ADVANTAGES OF USING ULTRAVIOLET
- The use of ultraviolet light for disinfection purposes has many advantages, some of which are:
- A physical process, with no addition of potentially harmful chemicals
- Virtually instantaneous disinfection - no holding tanks are required
- No change in color, taste, odor, pH or conductivity of water
- No need to handle toxic chemicals
- No disinfection (chemical) by-products such as THM’s
- Very low power consumption
- Does not removal beneficial minerals (as does distillation)
- Very low capital and operating cost
- Environmentally friendly
- Universally accepted treatment method
- Automatic operation
- Easy maintenance
- Safe to use
- Effective against cysts
- UV transmission: 75% or greater
- Iron: less than 0.3 ppm (mg/l)
- Manganese: less than 0.05 ppm (mg/l)
- Tannins: less than 0.1 ppm (mg/l)
- Hardness: less than 7 gpg (120 mg/l)
- Turbidity: less than 1 NTU
TIPS, GOOD IDEAS AND ADDITIONAL INFORMATION
- When possible, install the UV reactor in the vertical position with the inlet at the bottom of the reactor.
- Disinfect the distribution system with household bleach (5.5% unscented) for a full 30 minutes to destroy any microbiological contaminants in the system and flush before use of water.
- Always install a 5 micron pre-filter ahead of any UV system.
- Install the UV system as your last piece of treatment equipment - the last device in-line, after other filters
- To ensure complete disinfection within the home make sure the UV system is installed in-line BEFORE the hot water heater and BEFORE any branch lines.
- When selecting a mounting location, always leave enough space to accommodate removal the UV lamp, quartz sleeve and any pre-filler(s).
- NEVER undersize a UV system.
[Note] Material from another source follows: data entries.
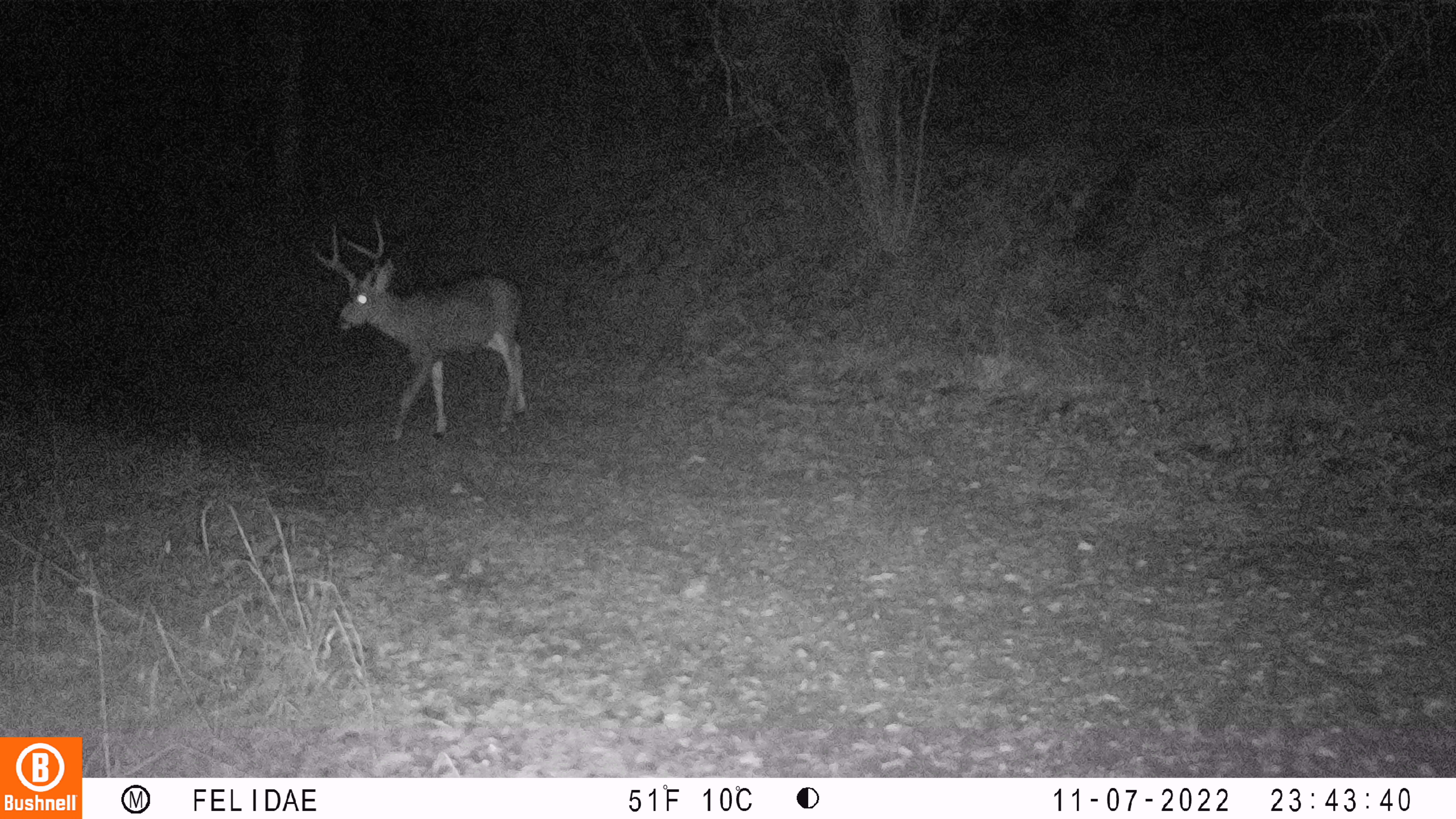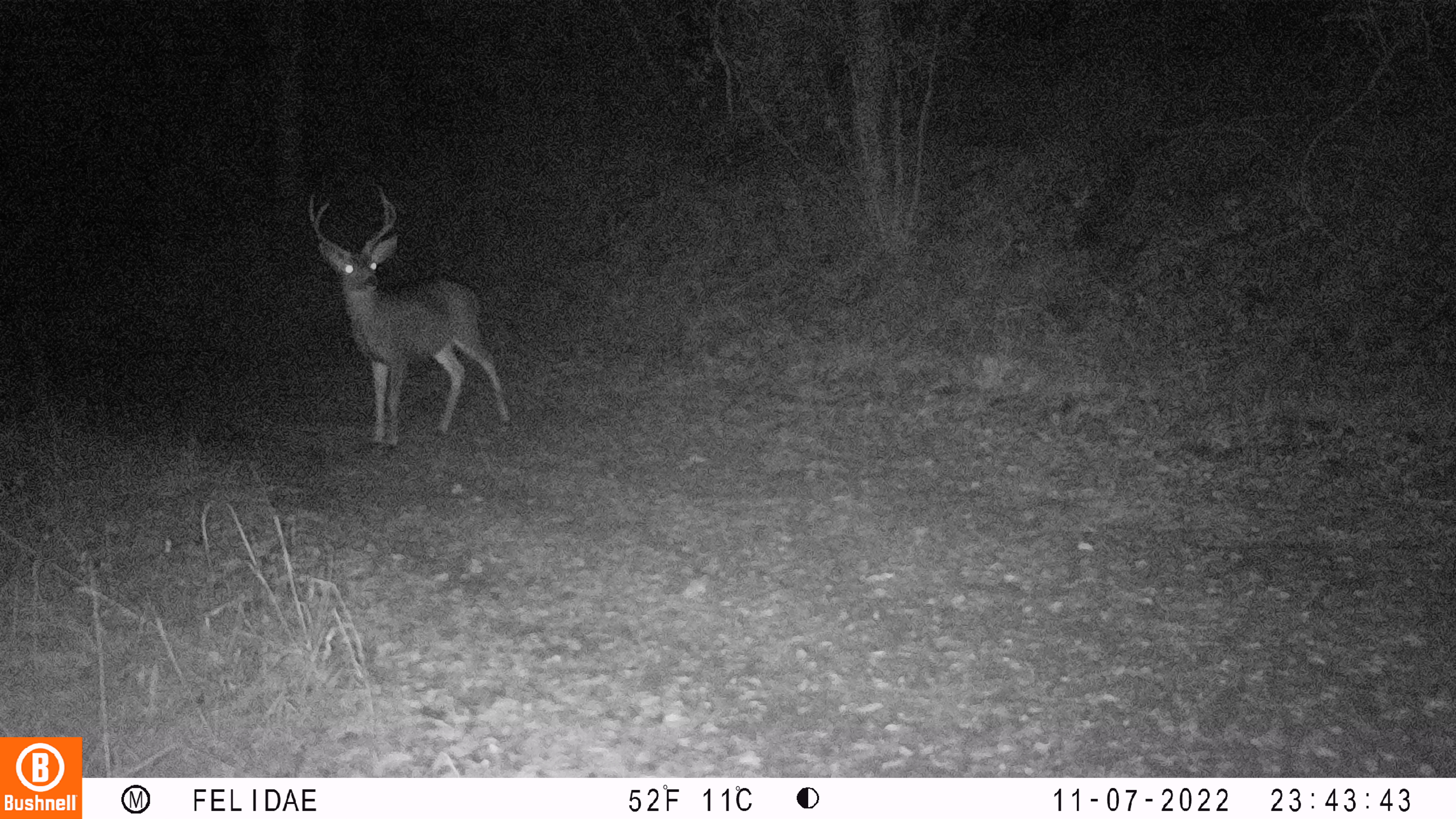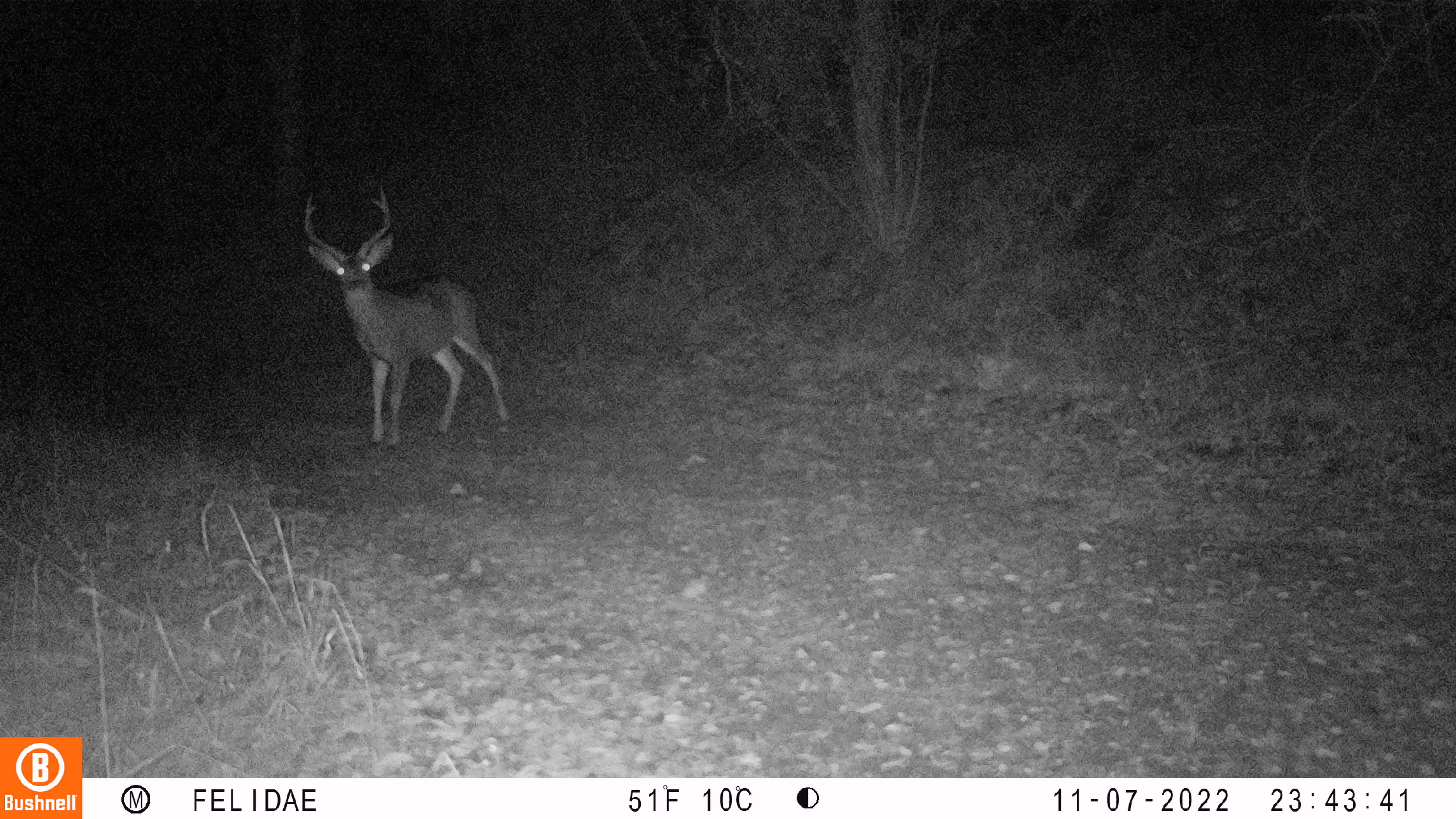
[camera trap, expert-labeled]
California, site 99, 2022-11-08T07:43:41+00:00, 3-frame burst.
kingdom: Animalia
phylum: Chordata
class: Mammalia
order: Artiodactyla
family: Cervidae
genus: Odocoileus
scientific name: Odocoileus hemionus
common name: mule deer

If in doubt, always move up to the next larger size.
- Install UV on a separate ground fault interrupter (GFCI) circuit.
- Use unions in the plumbing, before and after the system, in case it needs to be removed for some reason.
- Install by-pass loops in the event that the UV systems has to be taken out of service.
- Do not ignore and alarms or warnings being transmitted from the system.
- Change the UV lamp annually, without fail.
- Change the pre-filter annually or as needed.
- Clean the quartz sleeve as needed.
- Test your water regularly for traces of microbiological contaminants.